The USFed is actively running a trial balloon. They are permitting the slow motion rise in the 10-year and 30-year USTBonds. If the 10-year TNX yield rises above 4.0%, which could happen easily, a test will be given. Borrowing costs on car loans and commercial loans would rise in step. But the main event would be the test to the housing market from the mortgage rates sure to rise in step. In parallel, the mortgage bond market would undergo a test. The USFed in my opinion wishes to test its urgently needed but impossible exit strategy. My bet is the test fails. My other bet is they lie about its failure. In time, they will halt the test and admit the USEconomy and US credit market remain too weak to begin a rate hike cycle. In order to prevent a future disaster, they must end the current easing cycle. THE USFED WANTS THE TEST FAILURE TO PROVIDE POLITICAL COVER FOR REMAINING IN A RIDICULOUSLY LOW INTEREST RATE ENVIRONMENT. They might wish to kick the Dollar Carry Trade off its path periodically. They know the extended risks. They know much higher price inflation awaits on the other side of Easy Street. The veto vote goes to the short-term USTreasury Bill market. If conditions were ready for a rate hike, the USTreasury Bills would confirm it across the lower maturities. Notice the 3-month USTBill yield. It cannot even rise to reach the 0.18% plateau seen for the entire spring and summer months. This means no return to normalcy anytime soon. A point of history is worth mentioning. The US Federal Reserve almost never breaks away from the path set by the short-term USTreasury Bill market.

To further point out the futility of policy and the lack of viable options, last week former USFed Greenspan actually claimed the United States was on the path toward a 'formidable fiscal crisis' unless its deficit situation is tackled shortly. He should know since it bears his signature. Next turn to comedy. A recent report prepared for the National Bureau of Economic Research suggested the monster USGovt debt be reduced by allowing inflation to rise. The real value of the debt would suffer erosion, the victims being the creditors. The NBER contains some of the best misguided economists on the planet. Let us not even delve into the risks of price hyper-inflation, which would serve as the greatest shock of reality to these charlatans in residence. Fast rising prices would be like a large bowl of cold liquidity splashed onto their faces. Laurence Meyer, the fixture in the banker elite circles, actually said last week during an interview that no connection exists between USGovt deficits, USTBond issuance, and price inflation. Why do people listen to these guys? They are inflation apologists and high priests.

USDOLLAR LEAST UGLY FOR NOW

The 0% rate continues to undermine the USDollar, an unchanging situation. The 0% rate continues to feed the gold bull, whose trough was pushed aside but will soon be placed to feed its appetite. The world requires an occasional US$ Index (DX) rally so as to avoid having it march directly into oblivion. The USGovt deficits are the ball & chain attached to the embattled USDollar. The onliest thing making the buck look good is the ugliness of the other major currencies. The fully engineered, entirely contrived USDollar rally began with the November Jobs Report, a work of fiction. It continued with the very real troubles facing European and London banks, from debt based both in Dubai and Southern Europe. The horrendous fundamentals for the beaten down buck had attention drawn away, by the wretched situation facing banks that underwrote massive debt to these two new centers of indebted attention. The Euro and British Pound gave way and buckled.
────────
SET EXERCISE A –
List every currency that the commentary on Federal Reserve policy names.

EXERCISE DATA –
────────
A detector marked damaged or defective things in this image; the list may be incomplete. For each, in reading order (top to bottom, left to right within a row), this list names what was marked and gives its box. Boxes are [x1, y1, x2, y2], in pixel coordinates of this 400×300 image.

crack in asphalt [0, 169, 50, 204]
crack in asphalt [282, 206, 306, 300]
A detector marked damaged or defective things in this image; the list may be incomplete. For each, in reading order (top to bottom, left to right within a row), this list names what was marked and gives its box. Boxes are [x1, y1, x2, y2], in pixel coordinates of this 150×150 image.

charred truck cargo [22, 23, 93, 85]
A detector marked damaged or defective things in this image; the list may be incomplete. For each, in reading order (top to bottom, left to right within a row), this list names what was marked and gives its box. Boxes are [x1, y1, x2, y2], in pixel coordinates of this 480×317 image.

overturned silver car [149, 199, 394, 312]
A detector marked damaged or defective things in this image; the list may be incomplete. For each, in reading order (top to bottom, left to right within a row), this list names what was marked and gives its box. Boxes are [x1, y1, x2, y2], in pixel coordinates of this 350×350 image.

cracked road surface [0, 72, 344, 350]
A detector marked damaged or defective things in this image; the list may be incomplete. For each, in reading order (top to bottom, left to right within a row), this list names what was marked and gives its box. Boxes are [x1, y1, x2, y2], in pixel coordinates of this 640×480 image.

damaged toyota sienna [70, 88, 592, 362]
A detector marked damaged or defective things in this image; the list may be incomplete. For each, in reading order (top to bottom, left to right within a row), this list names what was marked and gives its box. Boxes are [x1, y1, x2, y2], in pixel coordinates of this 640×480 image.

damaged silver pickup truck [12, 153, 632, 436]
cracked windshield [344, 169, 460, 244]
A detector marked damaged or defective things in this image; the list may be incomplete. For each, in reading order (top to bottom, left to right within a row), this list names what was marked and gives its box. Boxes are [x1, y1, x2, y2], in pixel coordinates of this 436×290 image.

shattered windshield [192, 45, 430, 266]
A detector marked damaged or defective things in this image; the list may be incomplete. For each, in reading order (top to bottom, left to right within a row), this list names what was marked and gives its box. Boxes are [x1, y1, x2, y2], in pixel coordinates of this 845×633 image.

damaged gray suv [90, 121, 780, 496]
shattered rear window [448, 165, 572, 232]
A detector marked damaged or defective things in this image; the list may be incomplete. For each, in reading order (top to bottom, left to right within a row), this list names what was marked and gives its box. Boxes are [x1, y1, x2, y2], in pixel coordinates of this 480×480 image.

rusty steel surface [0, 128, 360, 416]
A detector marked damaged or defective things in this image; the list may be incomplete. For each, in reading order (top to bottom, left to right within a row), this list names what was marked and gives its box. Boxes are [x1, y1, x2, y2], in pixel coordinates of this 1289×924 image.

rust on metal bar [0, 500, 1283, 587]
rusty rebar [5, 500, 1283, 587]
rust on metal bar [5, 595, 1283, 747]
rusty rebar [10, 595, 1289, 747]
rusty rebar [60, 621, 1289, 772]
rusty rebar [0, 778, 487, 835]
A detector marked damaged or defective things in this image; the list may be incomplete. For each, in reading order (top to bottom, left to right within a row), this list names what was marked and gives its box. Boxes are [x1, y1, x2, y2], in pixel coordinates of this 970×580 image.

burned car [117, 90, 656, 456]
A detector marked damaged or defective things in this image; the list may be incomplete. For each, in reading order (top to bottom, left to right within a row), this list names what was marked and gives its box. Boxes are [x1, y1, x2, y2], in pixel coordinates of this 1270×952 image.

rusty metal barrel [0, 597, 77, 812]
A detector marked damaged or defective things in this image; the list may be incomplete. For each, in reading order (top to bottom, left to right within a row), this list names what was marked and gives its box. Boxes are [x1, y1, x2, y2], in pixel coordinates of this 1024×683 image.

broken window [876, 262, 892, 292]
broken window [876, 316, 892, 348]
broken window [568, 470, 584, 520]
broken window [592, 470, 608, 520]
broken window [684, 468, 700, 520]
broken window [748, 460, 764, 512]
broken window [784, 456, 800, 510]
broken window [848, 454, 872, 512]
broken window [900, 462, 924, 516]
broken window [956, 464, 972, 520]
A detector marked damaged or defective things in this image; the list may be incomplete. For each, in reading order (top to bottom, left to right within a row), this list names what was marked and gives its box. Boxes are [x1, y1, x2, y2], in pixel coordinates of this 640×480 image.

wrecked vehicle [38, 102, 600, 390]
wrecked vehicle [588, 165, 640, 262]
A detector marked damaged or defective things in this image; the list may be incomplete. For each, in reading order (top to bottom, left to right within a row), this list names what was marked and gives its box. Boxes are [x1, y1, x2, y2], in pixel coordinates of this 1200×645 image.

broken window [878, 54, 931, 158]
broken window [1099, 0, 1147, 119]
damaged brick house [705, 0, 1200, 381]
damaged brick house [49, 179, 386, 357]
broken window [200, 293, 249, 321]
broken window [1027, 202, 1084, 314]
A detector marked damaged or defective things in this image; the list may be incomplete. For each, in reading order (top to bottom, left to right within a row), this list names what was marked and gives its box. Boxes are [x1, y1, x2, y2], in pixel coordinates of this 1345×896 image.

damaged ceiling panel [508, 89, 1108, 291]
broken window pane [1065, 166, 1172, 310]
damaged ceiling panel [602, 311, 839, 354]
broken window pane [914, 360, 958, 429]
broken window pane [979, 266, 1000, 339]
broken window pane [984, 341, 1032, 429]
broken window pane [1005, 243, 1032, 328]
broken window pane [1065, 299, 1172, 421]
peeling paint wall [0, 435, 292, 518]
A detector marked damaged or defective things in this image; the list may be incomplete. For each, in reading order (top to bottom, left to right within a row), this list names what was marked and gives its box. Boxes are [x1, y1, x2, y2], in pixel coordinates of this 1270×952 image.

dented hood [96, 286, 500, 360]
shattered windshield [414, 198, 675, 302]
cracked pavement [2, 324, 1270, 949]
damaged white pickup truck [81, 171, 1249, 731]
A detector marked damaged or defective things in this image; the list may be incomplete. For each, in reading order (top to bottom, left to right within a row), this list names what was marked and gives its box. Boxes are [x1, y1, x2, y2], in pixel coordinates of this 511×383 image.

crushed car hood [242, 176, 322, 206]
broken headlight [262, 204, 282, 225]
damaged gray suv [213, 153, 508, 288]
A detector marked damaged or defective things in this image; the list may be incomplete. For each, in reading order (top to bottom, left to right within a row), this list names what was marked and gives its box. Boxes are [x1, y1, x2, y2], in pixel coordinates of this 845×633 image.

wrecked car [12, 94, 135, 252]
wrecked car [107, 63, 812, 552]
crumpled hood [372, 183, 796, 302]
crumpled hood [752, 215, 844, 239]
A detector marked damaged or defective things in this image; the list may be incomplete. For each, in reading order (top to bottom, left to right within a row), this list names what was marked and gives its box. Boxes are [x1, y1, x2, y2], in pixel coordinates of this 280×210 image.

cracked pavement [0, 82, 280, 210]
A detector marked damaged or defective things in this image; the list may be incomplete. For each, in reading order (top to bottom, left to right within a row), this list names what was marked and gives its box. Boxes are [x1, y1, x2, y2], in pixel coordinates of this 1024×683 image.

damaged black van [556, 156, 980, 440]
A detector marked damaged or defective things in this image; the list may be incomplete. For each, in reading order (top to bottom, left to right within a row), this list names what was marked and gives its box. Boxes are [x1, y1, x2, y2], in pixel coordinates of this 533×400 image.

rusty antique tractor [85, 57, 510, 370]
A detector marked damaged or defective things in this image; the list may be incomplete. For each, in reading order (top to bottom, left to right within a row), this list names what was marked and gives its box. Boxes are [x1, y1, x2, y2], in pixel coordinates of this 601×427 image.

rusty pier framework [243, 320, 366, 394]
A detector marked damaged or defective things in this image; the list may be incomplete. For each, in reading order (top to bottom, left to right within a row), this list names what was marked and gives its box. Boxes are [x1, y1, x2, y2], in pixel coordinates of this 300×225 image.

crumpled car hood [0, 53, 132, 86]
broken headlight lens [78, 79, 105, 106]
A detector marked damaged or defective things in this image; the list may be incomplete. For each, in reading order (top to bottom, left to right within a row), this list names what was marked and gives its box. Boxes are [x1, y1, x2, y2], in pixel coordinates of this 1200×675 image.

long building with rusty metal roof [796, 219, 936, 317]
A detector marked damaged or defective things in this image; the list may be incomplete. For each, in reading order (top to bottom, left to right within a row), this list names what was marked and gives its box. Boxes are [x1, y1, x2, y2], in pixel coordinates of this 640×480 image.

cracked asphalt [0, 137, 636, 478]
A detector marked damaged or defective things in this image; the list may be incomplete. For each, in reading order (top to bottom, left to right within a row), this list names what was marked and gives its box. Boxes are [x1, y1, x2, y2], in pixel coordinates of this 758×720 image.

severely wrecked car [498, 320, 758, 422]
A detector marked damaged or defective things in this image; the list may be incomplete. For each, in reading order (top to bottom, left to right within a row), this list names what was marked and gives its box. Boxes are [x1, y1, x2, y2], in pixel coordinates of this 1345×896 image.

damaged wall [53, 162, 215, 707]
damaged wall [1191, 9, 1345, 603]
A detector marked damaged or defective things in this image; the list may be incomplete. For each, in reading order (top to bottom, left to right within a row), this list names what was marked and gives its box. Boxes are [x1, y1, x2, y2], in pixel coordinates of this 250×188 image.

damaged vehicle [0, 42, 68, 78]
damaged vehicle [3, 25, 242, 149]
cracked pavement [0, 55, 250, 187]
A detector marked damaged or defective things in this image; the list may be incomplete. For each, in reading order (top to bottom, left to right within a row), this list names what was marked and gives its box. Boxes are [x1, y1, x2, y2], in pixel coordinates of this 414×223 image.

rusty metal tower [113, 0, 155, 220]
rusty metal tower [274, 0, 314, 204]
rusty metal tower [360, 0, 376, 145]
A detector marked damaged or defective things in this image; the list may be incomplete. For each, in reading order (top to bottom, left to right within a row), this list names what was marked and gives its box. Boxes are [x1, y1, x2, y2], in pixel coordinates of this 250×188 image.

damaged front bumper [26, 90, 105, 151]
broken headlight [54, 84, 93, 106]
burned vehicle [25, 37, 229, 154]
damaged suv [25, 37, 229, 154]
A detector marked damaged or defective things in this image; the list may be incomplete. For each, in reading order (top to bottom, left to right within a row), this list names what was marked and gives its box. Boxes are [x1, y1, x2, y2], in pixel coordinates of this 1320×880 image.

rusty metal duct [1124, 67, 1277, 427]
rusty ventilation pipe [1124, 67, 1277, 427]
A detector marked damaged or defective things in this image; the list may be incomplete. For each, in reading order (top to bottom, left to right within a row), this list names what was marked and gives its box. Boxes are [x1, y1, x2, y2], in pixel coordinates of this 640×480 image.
────────
SET EXERCISE B –
In the records, retype the lines starting at the line that contains "this 350×350 image." and ending after the line that contains "damaged toyota sienna [70, 88, 592, 362]".

COMPLETE OUTPUT A –
USDollar, Euro, British Pound

COMPLETE OUTPUT B –
A detector marked damaged or defective things in this image; the list may be incomplete. For each, in reading order (top to bottom, left to right within a row), this list names what was marked and gives its box. Boxes are [x1, y1, x2, y2], in pixel coordinates of this 350×350 image.

cracked road surface [0, 72, 344, 350]
A detector marked damaged or defective things in this image; the list may be incomplete. For each, in reading order (top to bottom, left to right within a row), this list names what was marked and gives its box. Boxes are [x1, y1, x2, y2], in pixel coordinates of this 640×480 image.

damaged toyota sienna [70, 88, 592, 362]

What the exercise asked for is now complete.